> _What is expected_
Would you retype the whole listing verbatim, keeping pictures out of it?

> _Information shown_

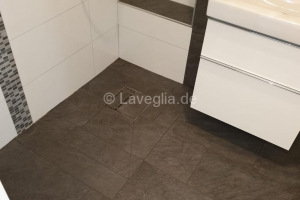 202401_6b815bd6-6b91-4f25-9dd3-06c7a65053cf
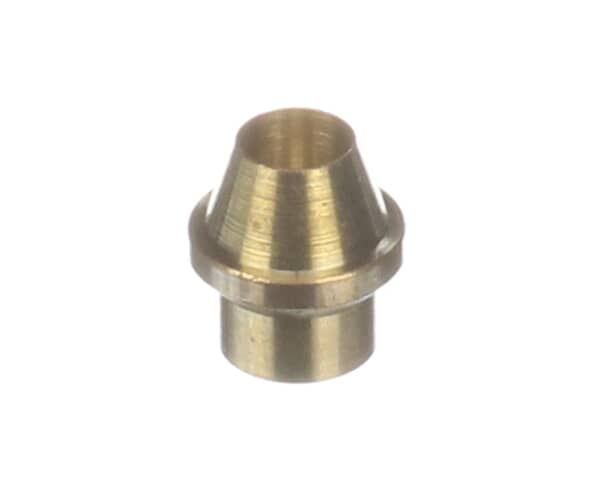 Electrolux Professional 053665 Double Cone, Diam.4Mm (ELX053665)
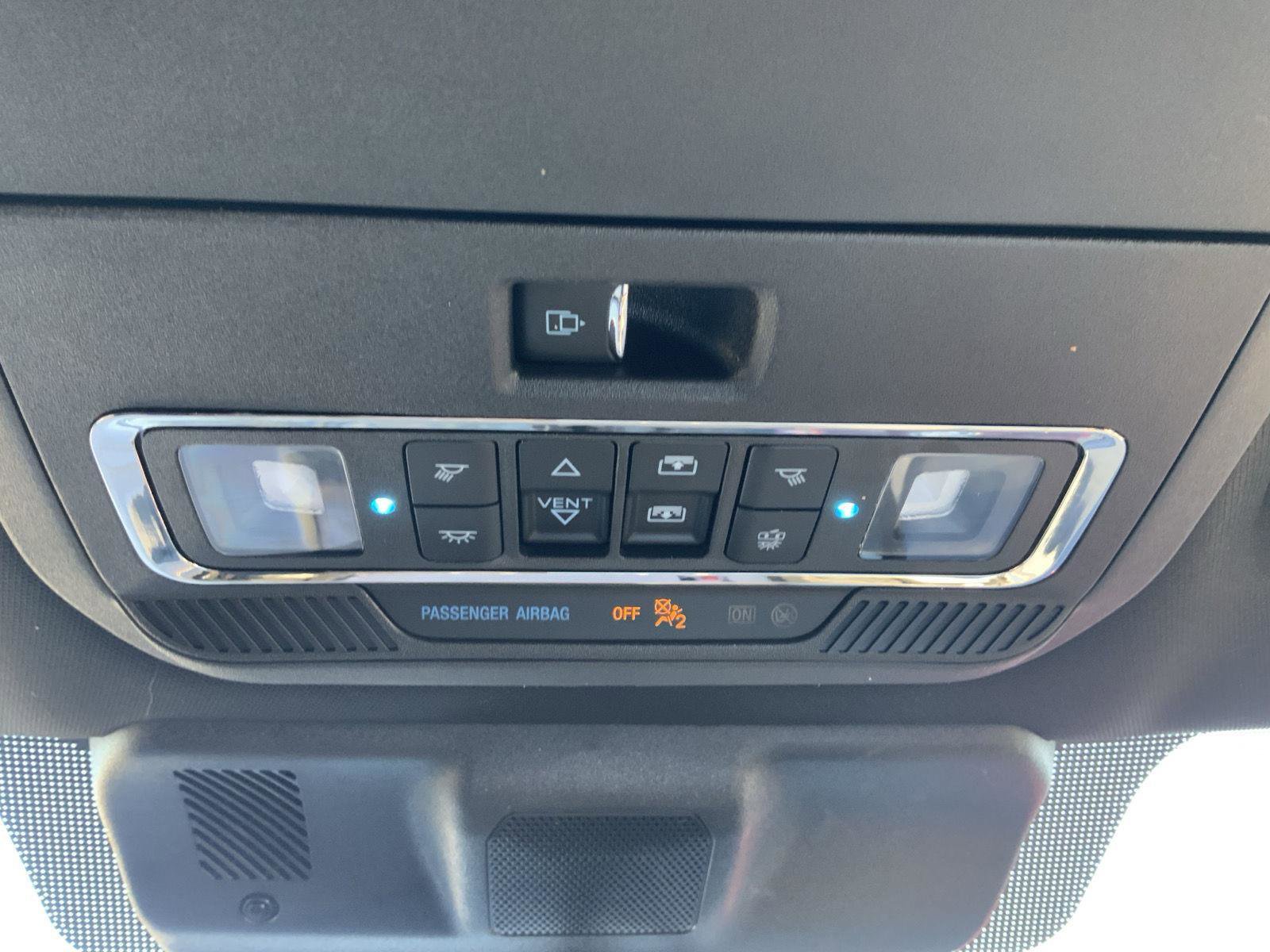 Used 2025 Ford F150 Tremor w/ Equipment Group 402A High AWD/4WD image 58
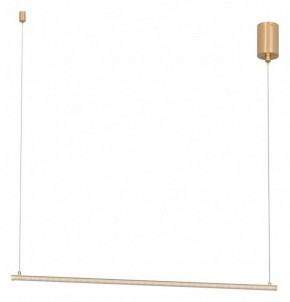Подвесной светильник Arlight UMBRA 036945 в Коротчаево - korotchaevo.ok-mebel.com | фото 2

> _Response for this exercise_
 202401_6b815bd6-6b91-4f25-9dd3-06c7a65053cf
 Electrolux Professional 053665 Double Cone, Diam.4Mm (ELX053665)
 Used 2025 Ford F150 Tremor w/ Equipment Group 402A High AWD/4WD image 58
Подвесной светильник Arlight UMBRA 036945 в Коротчаево - korotchaevo.ok-mebel.com | фото 2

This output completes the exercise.